■ **Set exercise**: Reproduce all of the records with "camera" replaced by "viewer" in every place it occurs, leaving everything else unchanged.

Rows from a spatial reasoning dataset:
▽
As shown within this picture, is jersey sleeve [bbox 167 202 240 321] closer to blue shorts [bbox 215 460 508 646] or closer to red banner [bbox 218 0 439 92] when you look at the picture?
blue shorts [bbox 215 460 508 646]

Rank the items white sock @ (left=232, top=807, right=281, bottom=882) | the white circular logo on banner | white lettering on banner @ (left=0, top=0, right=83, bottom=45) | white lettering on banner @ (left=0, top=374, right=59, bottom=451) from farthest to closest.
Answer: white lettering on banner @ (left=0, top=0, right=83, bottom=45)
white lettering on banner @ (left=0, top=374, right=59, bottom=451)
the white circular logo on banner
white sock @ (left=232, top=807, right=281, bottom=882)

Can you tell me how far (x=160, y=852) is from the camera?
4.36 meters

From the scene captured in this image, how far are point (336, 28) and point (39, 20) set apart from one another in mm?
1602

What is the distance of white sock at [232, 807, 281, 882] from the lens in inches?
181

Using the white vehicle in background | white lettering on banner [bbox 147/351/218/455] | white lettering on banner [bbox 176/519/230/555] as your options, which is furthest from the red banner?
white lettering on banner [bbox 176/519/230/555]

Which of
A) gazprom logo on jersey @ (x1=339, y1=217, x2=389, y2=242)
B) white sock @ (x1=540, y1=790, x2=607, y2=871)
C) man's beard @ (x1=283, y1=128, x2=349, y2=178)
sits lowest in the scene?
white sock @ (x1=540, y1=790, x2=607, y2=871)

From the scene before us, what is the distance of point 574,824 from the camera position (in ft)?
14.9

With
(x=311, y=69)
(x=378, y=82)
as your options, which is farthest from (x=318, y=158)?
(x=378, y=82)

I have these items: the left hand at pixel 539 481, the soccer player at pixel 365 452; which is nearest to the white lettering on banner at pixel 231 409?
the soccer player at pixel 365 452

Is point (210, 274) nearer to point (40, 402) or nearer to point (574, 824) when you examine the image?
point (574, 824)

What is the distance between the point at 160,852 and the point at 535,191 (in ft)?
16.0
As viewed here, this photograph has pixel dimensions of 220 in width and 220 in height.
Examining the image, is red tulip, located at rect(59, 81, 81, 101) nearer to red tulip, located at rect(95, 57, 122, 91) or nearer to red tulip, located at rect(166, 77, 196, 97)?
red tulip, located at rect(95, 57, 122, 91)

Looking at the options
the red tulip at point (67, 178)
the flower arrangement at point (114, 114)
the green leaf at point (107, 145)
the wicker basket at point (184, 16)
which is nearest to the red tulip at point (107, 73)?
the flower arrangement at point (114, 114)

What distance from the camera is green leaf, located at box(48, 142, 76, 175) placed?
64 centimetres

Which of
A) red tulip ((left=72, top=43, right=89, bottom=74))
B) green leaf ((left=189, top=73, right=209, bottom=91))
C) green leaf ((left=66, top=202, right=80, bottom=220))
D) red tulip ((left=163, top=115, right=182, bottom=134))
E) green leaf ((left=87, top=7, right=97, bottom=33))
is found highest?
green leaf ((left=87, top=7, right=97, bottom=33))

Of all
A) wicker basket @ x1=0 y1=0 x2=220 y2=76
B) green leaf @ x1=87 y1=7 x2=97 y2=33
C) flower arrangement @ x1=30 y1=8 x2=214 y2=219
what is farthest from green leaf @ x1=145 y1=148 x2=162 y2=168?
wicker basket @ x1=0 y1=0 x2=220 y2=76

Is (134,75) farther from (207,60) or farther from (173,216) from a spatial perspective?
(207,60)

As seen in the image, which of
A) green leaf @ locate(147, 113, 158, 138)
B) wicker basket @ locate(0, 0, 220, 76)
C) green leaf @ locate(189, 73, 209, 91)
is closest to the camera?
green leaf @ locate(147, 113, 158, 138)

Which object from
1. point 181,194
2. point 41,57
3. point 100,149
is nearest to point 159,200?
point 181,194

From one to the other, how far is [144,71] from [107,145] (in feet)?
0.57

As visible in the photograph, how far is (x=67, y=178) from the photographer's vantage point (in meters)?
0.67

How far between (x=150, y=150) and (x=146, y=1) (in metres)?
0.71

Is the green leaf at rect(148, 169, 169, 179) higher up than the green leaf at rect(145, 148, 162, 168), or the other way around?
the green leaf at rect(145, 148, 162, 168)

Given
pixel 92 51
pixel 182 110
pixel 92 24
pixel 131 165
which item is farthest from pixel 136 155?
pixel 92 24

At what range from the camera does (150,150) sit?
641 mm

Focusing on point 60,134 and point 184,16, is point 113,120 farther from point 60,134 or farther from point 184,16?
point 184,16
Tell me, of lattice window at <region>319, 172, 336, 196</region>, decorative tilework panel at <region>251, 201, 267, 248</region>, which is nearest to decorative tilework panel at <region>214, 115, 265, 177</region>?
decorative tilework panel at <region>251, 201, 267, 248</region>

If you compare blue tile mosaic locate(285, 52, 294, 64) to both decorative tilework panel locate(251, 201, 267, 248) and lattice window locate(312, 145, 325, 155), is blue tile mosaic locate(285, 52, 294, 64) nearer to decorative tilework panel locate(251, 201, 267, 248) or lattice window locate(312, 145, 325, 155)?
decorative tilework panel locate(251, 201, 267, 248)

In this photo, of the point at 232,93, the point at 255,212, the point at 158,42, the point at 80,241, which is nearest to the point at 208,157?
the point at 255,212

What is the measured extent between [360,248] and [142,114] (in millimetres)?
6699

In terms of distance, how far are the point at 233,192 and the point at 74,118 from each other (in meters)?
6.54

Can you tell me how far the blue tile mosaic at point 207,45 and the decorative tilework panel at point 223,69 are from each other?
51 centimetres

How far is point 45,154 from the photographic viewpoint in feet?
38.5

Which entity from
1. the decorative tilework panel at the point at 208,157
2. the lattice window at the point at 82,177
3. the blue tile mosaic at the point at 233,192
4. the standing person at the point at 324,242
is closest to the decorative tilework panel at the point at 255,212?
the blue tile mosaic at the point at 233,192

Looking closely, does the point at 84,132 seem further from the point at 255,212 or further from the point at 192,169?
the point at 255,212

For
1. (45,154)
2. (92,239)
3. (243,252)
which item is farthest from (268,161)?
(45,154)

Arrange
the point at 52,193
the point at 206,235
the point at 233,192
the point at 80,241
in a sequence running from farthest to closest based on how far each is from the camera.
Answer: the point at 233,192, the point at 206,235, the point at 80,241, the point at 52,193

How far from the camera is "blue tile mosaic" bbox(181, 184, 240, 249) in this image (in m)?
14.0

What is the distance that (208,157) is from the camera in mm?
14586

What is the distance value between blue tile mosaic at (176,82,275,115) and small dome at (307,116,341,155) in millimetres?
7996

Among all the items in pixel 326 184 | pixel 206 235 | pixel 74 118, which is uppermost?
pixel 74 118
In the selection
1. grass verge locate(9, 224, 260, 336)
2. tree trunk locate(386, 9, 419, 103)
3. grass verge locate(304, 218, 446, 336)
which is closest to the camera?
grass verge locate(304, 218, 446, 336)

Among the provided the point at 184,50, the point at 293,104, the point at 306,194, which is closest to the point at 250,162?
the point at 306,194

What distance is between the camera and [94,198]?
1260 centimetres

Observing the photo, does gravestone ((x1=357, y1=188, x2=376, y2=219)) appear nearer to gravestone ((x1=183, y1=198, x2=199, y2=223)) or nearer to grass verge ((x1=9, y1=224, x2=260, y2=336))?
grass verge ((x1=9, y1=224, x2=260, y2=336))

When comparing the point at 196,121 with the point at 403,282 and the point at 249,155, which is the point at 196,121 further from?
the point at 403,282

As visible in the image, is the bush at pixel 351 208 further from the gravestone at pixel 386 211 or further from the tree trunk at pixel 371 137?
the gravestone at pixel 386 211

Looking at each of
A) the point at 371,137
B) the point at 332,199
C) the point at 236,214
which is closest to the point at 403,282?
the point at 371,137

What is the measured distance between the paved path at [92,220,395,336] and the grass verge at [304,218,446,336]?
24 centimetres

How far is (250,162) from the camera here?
△
■ **The solution**:
As shown within this picture, is jersey sleeve [bbox 167 202 240 321] closer to blue shorts [bbox 215 460 508 646] or closer to red banner [bbox 218 0 439 92] when you look at the picture?
blue shorts [bbox 215 460 508 646]

Rank the items white sock @ (left=232, top=807, right=281, bottom=882) | the white circular logo on banner | white lettering on banner @ (left=0, top=0, right=83, bottom=45) | white lettering on banner @ (left=0, top=374, right=59, bottom=451) from farthest to closest.
Answer: white lettering on banner @ (left=0, top=0, right=83, bottom=45)
white lettering on banner @ (left=0, top=374, right=59, bottom=451)
the white circular logo on banner
white sock @ (left=232, top=807, right=281, bottom=882)

Can you tell me how far (x=160, y=852) is from the viewer?
4.36 meters

From the scene captured in this image, how far are point (336, 28) and point (39, 20) set apart from one another in mm?
1602

What is the distance of white sock at [232, 807, 281, 882] from the lens in inches?
181

Using the white vehicle in background | white lettering on banner [bbox 147/351/218/455] | white lettering on banner [bbox 176/519/230/555] as your options, which is furthest from the red banner?
white lettering on banner [bbox 176/519/230/555]

Which of
A) gazprom logo on jersey @ (x1=339, y1=217, x2=389, y2=242)
B) white sock @ (x1=540, y1=790, x2=607, y2=871)
C) man's beard @ (x1=283, y1=128, x2=349, y2=178)
sits lowest in the scene?
white sock @ (x1=540, y1=790, x2=607, y2=871)

From the scene before us, what is the distance of point 574,824 from the viewer position (in ft)?
14.9

With
(x=311, y=69)
(x=378, y=82)
as your options, which is farthest from (x=318, y=158)?
(x=378, y=82)

I have these items: the left hand at pixel 539 481, the soccer player at pixel 365 452; which is nearest to the white lettering on banner at pixel 231 409?
the soccer player at pixel 365 452

Is point (210, 274) nearer to point (40, 402) or nearer to point (574, 824) when you examine the image?
point (574, 824)

What is the distance between the point at 160,852 and the point at 535,191 (in ft)?
16.0
As viewed here, this photograph has pixel dimensions of 220 in width and 220 in height.
Examining the image, is red tulip, located at rect(59, 81, 81, 101) nearer to red tulip, located at rect(95, 57, 122, 91) or nearer to red tulip, located at rect(166, 77, 196, 97)?
red tulip, located at rect(95, 57, 122, 91)

Looking at the options
the red tulip at point (67, 178)
the flower arrangement at point (114, 114)
the green leaf at point (107, 145)
the wicker basket at point (184, 16)
which is nearest to the red tulip at point (107, 73)?
the flower arrangement at point (114, 114)

What distance from the viewer is green leaf, located at box(48, 142, 76, 175) placed?
64 centimetres

Which of
A) red tulip ((left=72, top=43, right=89, bottom=74))
B) green leaf ((left=189, top=73, right=209, bottom=91))
C) green leaf ((left=66, top=202, right=80, bottom=220))
D) red tulip ((left=163, top=115, right=182, bottom=134))
E) green leaf ((left=87, top=7, right=97, bottom=33))
is found highest?
green leaf ((left=87, top=7, right=97, bottom=33))

Of all
A) wicker basket @ x1=0 y1=0 x2=220 y2=76
B) green leaf @ x1=87 y1=7 x2=97 y2=33
C) flower arrangement @ x1=30 y1=8 x2=214 y2=219
what is farthest from green leaf @ x1=145 y1=148 x2=162 y2=168?
wicker basket @ x1=0 y1=0 x2=220 y2=76

Is (134,75) farther from (207,60) or farther from (173,216) from a spatial perspective?
(207,60)

As seen in the image, which of
A) green leaf @ locate(147, 113, 158, 138)
B) wicker basket @ locate(0, 0, 220, 76)
C) green leaf @ locate(189, 73, 209, 91)
is closest to the viewer?
green leaf @ locate(147, 113, 158, 138)

Which object from
1. point 181,194
2. point 41,57
3. point 100,149
is nearest to point 159,200?
point 181,194

From one to the other, how far is [144,71] from [107,145] (in feet)?
0.57

As visible in the photograph, how far is (x=67, y=178) from the photographer's vantage point (in meters)?
0.67

How far between (x=150, y=150) and (x=146, y=1) (in metres)?
0.71

Is the green leaf at rect(148, 169, 169, 179) higher up than the green leaf at rect(145, 148, 162, 168), or the other way around?
the green leaf at rect(145, 148, 162, 168)

Given
pixel 92 51
pixel 182 110
pixel 92 24
pixel 131 165
which item is farthest from pixel 136 155?
pixel 92 24

At what range from the viewer does (150,150) sit?
641 mm

Focusing on point 60,134 and point 184,16, is point 113,120 farther from point 60,134 or farther from point 184,16?
point 184,16
Tell me, of lattice window at <region>319, 172, 336, 196</region>, decorative tilework panel at <region>251, 201, 267, 248</region>, which is nearest to decorative tilework panel at <region>214, 115, 265, 177</region>?
decorative tilework panel at <region>251, 201, 267, 248</region>

If you compare blue tile mosaic locate(285, 52, 294, 64) to both decorative tilework panel locate(251, 201, 267, 248) and lattice window locate(312, 145, 325, 155), is blue tile mosaic locate(285, 52, 294, 64) nearer to decorative tilework panel locate(251, 201, 267, 248) or lattice window locate(312, 145, 325, 155)?
decorative tilework panel locate(251, 201, 267, 248)

In this photo, of the point at 232,93, the point at 255,212, the point at 158,42, the point at 80,241, which is nearest to the point at 208,157?
the point at 255,212

What is the measured extent between [360,248] and [142,114] (in millimetres)?
6699

In terms of distance, how far are the point at 233,192 and the point at 74,118 from each other (in meters)?
6.54

Can you tell me how far the blue tile mosaic at point 207,45 and the decorative tilework panel at point 223,69 are from each other?
51 centimetres

How far is point 45,154 from the photographic viewpoint in feet?
38.5

Which entity from
1. the decorative tilework panel at the point at 208,157
2. the lattice window at the point at 82,177
3. the blue tile mosaic at the point at 233,192
4. the standing person at the point at 324,242
is closest to the decorative tilework panel at the point at 255,212?
the blue tile mosaic at the point at 233,192

Looking closely, does the point at 84,132 seem further from the point at 255,212 or further from the point at 192,169?
the point at 255,212

For
1. (45,154)
2. (92,239)
3. (243,252)
which item is farthest from (268,161)?
(45,154)

Arrange
the point at 52,193
the point at 206,235
the point at 233,192
the point at 80,241
in a sequence running from farthest to closest based on how far each is from the viewer.
Answer: the point at 233,192, the point at 206,235, the point at 80,241, the point at 52,193

How far from the viewer is "blue tile mosaic" bbox(181, 184, 240, 249) in this image (in m)?
14.0

What is the distance that (208,157) is from the viewer in mm?
14586

What is the distance value between blue tile mosaic at (176,82,275,115) and small dome at (307,116,341,155) in millimetres?
7996

Among all the items in pixel 326 184 | pixel 206 235 | pixel 74 118, which is uppermost?
pixel 74 118
In the selection
1. grass verge locate(9, 224, 260, 336)
2. tree trunk locate(386, 9, 419, 103)
3. grass verge locate(304, 218, 446, 336)
which is closest to the viewer?
grass verge locate(304, 218, 446, 336)

Among the provided the point at 184,50, the point at 293,104, the point at 306,194, which is closest to the point at 250,162?
the point at 306,194

What distance is between the viewer and [94,198]?
1260 centimetres

Observing the photo, does gravestone ((x1=357, y1=188, x2=376, y2=219)) appear nearer to gravestone ((x1=183, y1=198, x2=199, y2=223)) or nearer to grass verge ((x1=9, y1=224, x2=260, y2=336))?
grass verge ((x1=9, y1=224, x2=260, y2=336))

When comparing the point at 196,121 with the point at 403,282 and the point at 249,155, which is the point at 196,121 further from?
the point at 403,282

As visible in the image, is the bush at pixel 351 208 further from the gravestone at pixel 386 211 or further from the tree trunk at pixel 371 137?
the gravestone at pixel 386 211

Looking at each of
A) the point at 371,137
B) the point at 332,199
C) the point at 236,214
which is closest to the point at 403,282?
the point at 371,137

What is the measured distance between the paved path at [92,220,395,336] and the grass verge at [304,218,446,336]?
24 centimetres

How far is (250,162) from the viewer here?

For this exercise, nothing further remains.